Please reproduce every entry below without omitting a single line.

------------------------

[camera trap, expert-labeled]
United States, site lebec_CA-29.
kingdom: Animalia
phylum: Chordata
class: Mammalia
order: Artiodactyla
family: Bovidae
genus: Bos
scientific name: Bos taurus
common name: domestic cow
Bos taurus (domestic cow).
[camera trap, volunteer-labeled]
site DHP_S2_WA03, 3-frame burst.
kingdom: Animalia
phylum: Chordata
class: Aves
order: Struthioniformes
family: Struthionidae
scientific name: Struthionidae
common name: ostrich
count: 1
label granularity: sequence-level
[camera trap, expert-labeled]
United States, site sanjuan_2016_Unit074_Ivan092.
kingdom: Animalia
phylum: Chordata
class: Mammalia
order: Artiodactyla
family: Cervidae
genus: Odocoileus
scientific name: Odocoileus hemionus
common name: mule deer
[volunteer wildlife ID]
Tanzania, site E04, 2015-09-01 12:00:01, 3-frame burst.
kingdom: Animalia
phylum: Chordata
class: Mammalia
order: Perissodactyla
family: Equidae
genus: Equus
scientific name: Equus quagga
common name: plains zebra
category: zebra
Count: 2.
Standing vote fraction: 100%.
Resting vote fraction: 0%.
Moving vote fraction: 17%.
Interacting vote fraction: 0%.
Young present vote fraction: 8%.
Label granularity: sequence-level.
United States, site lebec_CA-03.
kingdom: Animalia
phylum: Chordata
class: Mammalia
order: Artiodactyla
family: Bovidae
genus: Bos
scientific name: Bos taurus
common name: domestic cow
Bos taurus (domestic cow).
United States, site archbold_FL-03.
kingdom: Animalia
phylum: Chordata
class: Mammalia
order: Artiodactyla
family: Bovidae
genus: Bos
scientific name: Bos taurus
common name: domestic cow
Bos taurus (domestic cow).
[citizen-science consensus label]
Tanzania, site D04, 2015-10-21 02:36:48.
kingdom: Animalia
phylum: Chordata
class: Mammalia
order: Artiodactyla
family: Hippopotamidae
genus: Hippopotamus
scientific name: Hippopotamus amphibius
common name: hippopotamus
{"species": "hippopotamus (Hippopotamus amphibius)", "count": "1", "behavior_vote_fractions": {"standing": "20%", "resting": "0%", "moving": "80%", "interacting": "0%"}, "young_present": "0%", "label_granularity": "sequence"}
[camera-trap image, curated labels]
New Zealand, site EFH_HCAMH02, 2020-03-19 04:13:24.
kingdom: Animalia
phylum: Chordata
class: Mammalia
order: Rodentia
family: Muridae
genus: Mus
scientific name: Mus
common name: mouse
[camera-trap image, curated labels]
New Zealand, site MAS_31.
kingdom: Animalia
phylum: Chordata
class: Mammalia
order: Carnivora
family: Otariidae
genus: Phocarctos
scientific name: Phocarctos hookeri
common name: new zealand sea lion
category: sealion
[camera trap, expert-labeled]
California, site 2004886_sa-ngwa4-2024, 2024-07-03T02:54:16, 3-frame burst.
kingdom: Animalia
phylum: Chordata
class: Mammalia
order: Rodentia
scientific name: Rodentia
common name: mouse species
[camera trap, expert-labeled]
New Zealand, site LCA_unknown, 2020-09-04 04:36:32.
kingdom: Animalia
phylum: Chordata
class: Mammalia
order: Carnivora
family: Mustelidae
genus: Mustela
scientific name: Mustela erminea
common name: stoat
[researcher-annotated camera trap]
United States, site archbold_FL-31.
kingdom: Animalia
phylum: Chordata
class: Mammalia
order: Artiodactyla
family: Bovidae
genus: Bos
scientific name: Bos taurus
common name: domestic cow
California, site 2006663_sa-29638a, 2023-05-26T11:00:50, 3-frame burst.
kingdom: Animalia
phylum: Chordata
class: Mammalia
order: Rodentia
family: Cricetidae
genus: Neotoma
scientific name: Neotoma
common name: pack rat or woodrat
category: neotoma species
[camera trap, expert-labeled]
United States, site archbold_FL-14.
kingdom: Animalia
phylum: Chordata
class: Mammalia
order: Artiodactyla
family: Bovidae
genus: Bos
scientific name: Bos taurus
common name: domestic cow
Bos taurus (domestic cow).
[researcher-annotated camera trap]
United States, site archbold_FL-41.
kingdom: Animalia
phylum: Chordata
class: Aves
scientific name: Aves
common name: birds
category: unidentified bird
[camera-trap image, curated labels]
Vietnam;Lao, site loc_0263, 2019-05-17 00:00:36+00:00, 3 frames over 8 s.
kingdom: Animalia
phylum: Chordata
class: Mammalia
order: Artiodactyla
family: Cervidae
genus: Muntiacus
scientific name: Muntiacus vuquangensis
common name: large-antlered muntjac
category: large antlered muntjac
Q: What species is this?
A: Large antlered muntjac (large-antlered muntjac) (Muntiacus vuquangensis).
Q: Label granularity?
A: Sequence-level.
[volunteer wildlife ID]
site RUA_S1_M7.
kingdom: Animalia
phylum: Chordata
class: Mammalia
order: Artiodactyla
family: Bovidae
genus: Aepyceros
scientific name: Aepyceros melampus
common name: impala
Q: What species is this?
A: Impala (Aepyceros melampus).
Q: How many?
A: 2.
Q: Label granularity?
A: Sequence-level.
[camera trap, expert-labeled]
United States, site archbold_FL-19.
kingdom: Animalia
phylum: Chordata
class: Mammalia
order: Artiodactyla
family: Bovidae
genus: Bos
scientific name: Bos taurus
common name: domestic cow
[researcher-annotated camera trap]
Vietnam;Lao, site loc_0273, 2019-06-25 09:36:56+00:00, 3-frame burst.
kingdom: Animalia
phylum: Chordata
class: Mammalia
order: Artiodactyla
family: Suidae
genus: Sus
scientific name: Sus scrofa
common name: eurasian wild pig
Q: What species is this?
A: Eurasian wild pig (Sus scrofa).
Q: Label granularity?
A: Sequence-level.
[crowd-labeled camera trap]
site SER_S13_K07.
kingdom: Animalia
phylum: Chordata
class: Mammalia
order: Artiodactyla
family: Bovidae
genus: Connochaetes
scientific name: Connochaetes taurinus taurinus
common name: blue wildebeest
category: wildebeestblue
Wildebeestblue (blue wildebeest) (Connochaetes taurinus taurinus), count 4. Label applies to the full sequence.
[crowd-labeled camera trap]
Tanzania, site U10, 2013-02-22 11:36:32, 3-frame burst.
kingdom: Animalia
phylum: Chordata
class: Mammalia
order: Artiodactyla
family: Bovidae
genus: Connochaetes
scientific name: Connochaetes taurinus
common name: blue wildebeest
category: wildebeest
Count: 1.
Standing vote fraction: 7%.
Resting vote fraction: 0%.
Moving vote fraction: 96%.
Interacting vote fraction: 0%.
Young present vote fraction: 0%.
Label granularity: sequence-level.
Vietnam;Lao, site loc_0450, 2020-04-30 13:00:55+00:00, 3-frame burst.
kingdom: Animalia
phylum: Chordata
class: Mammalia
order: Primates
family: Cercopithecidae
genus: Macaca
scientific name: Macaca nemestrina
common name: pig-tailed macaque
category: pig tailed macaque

------------------------

*RESPONSE BOX:*
[camera trap, expert-labeled]
United States, site lebec_CA-29.
kingdom: Animalia
phylum: Chordata
class: Mammalia
order: Artiodactyla
family: Bovidae
genus: Bos
scientific name: Bos taurus
common name: domestic cow
Bos taurus (domestic cow).
[camera trap, volunteer-labeled]
site DHP_S2_WA03, 3-frame burst.
kingdom: Animalia
phylum: Chordata
class: Aves
order: Struthioniformes
family: Struthionidae
scientific name: Struthionidae
common name: ostrich
count: 1
label granularity: sequence-level
[camera trap, expert-labeled]
United States, site sanjuan_2016_Unit074_Ivan092.
kingdom: Animalia
phylum: Chordata
class: Mammalia
order: Artiodactyla
family: Cervidae
genus: Odocoileus
scientific name: Odocoileus hemionus
common name: mule deer
[volunteer wildlife ID]
Tanzania, site E04, 2015-09-01 12:00:01, 3-frame burst.
kingdom: Animalia
phylum: Chordata
class: Mammalia
order: Perissodactyla
family: Equidae
genus: Equus
scientific name: Equus quagga
common name: plains zebra
category: zebra
Count: 2.
Standing vote fraction: 100%.
Resting vote fraction: 0%.
Moving vote fraction: 17%.
Interacting vote fraction: 0%.
Young present vote fraction: 8%.
Label granularity: sequence-level.
United States, site lebec_CA-03.
kingdom: Animalia
phylum: Chordata
class: Mammalia
order: Artiodactyla
family: Bovidae
genus: Bos
scientific name: Bos taurus
common name: domestic cow
Bos taurus (domestic cow).
United States, site archbold_FL-03.
kingdom: Animalia
phylum: Chordata
class: Mammalia
order: Artiodactyla
family: Bovidae
genus: Bos
scientific name: Bos taurus
common name: domestic cow
Bos taurus (domestic cow).
[citizen-science consensus label]
Tanzania, site D04, 2015-10-21 02:36:48.
kingdom: Animalia
phylum: Chordata
class: Mammalia
order: Artiodactyla
family: Hippopotamidae
genus: Hippopotamus
scientific name: Hippopotamus amphibius
common name: hippopotamus
{"species": "hippopotamus (Hippopotamus amphibius)", "count": "1", "behavior_vote_fractions": {"standing": "20%", "resting": "0%", "moving": "80%", "interacting": "0%"}, "young_present": "0%", "label_granularity": "sequence"}
[camera-trap image, curated labels]
New Zealand, site EFH_HCAMH02, 2020-03-19 04:13:24.
kingdom: Animalia
phylum: Chordata
class: Mammalia
order: Rodentia
family: Muridae
genus: Mus
scientific name: Mus
common name: mouse
[camera-trap image, curated labels]
New Zealand, site MAS_31.
kingdom: Animalia
phylum: Chordata
class: Mammalia
order: Carnivora
family: Otariidae
genus: Phocarctos
scientific name: Phocarctos hookeri
common name: new zealand sea lion
category: sealion
[camera trap, expert-labeled]
California, site 2004886_sa-ngwa4-2024, 2024-07-03T02:54:16, 3-frame burst.
kingdom: Animalia
phylum: Chordata
class: Mammalia
order: Rodentia
scientific name: Rodentia
common name: mouse species
[camera trap, expert-labeled]
New Zealand, site LCA_unknown, 2020-09-04 04:36:32.
kingdom: Animalia
phylum: Chordata
class: Mammalia
order: Carnivora
family: Mustelidae
genus: Mustela
scientific name: Mustela erminea
common name: stoat
[researcher-annotated camera trap]
United States, site archbold_FL-31.
kingdom: Animalia
phylum: Chordata
class: Mammalia
order: Artiodactyla
family: Bovidae
genus: Bos
scientific name: Bos taurus
common name: domestic cow
California, site 2006663_sa-29638a, 2023-05-26T11:00:50, 3-frame burst.
kingdom: Animalia
phylum: Chordata
class: Mammalia
order: Rodentia
family: Cricetidae
genus: Neotoma
scientific name: Neotoma
common name: pack rat or woodrat
category: neotoma species
[camera trap, expert-labeled]
United States, site archbold_FL-14.
kingdom: Animalia
phylum: Chordata
class: Mammalia
order: Artiodactyla
family: Bovidae
genus: Bos
scientific name: Bos taurus
common name: domestic cow
Bos taurus (domestic cow).
[researcher-annotated camera trap]
United States, site archbold_FL-41.
kingdom: Animalia
phylum: Chordata
class: Aves
scientific name: Aves
common name: birds
category: unidentified bird
[camera-trap image, curated labels]
Vietnam;Lao, site loc_0263, 2019-05-17 00:00:36+00:00, 3 frames over 8 s.
kingdom: Animalia
phylum: Chordata
class: Mammalia
order: Artiodactyla
family: Cervidae
genus: Muntiacus
scientific name: Muntiacus vuquangensis
common name: large-antlered muntjac
category: large antlered muntjac
Q: What species is this?
A: Large antlered muntjac (large-antlered muntjac) (Muntiacus vuquangensis).
Q: Label granularity?
A: Sequence-level.
[volunteer wildlife ID]
site RUA_S1_M7.
kingdom: Animalia
phylum: Chordata
class: Mammalia
order: Artiodactyla
family: Bovidae
genus: Aepyceros
scientific name: Aepyceros melampus
common name: impala
Q: What species is this?
A: Impala (Aepyceros melampus).
Q: How many?
A: 2.
Q: Label granularity?
A: Sequence-level.
[camera trap, expert-labeled]
United States, site archbold_FL-19.
kingdom: Animalia
phylum: Chordata
class: Mammalia
order: Artiodactyla
family: Bovidae
genus: Bos
scientific name: Bos taurus
common name: domestic cow
[researcher-annotated camera trap]
Vietnam;Lao, site loc_0273, 2019-06-25 09:36:56+00:00, 3-frame burst.
kingdom: Animalia
phylum: Chordata
class: Mammalia
order: Artiodactyla
family: Suidae
genus: Sus
scientific name: Sus scrofa
common name: eurasian wild pig
Q: What species is this?
A: Eurasian wild pig (Sus scrofa).
Q: Label granularity?
A: Sequence-level.
[crowd-labeled camera trap]
site SER_S13_K07.
kingdom: Animalia
phylum: Chordata
class: Mammalia
order: Artiodactyla
family: Bovidae
genus: Connochaetes
scientific name: Connochaetes taurinus taurinus
common name: blue wildebeest
category: wildebeestblue
Wildebeestblue (blue wildebeest) (Connochaetes taurinus taurinus), count 4. Label applies to the full sequence.
[crowd-labeled camera trap]
Tanzania, site U10, 2013-02-22 11:36:32, 3-frame burst.
kingdom: Animalia
phylum: Chordata
class: Mammalia
order: Artiodactyla
family: Bovidae
genus: Connochaetes
scientific name: Connochaetes taurinus
common name: blue wildebeest
category: wildebeest
Count: 1.
Standing vote fraction: 7%.
Resting vote fraction: 0%.
Moving vote fraction: 96%.
Interacting vote fraction: 0%.
Young present vote fraction: 0%.
Label granularity: sequence-level.
Vietnam;Lao, site loc_0450, 2020-04-30 13:00:55+00:00, 3-frame burst.
kingdom: Animalia
phylum: Chordata
class: Mammalia
order: Primates
family: Cercopithecidae
genus: Macaca
scientific name: Macaca nemestrina
common name: pig-tailed macaque
category: pig tailed macaque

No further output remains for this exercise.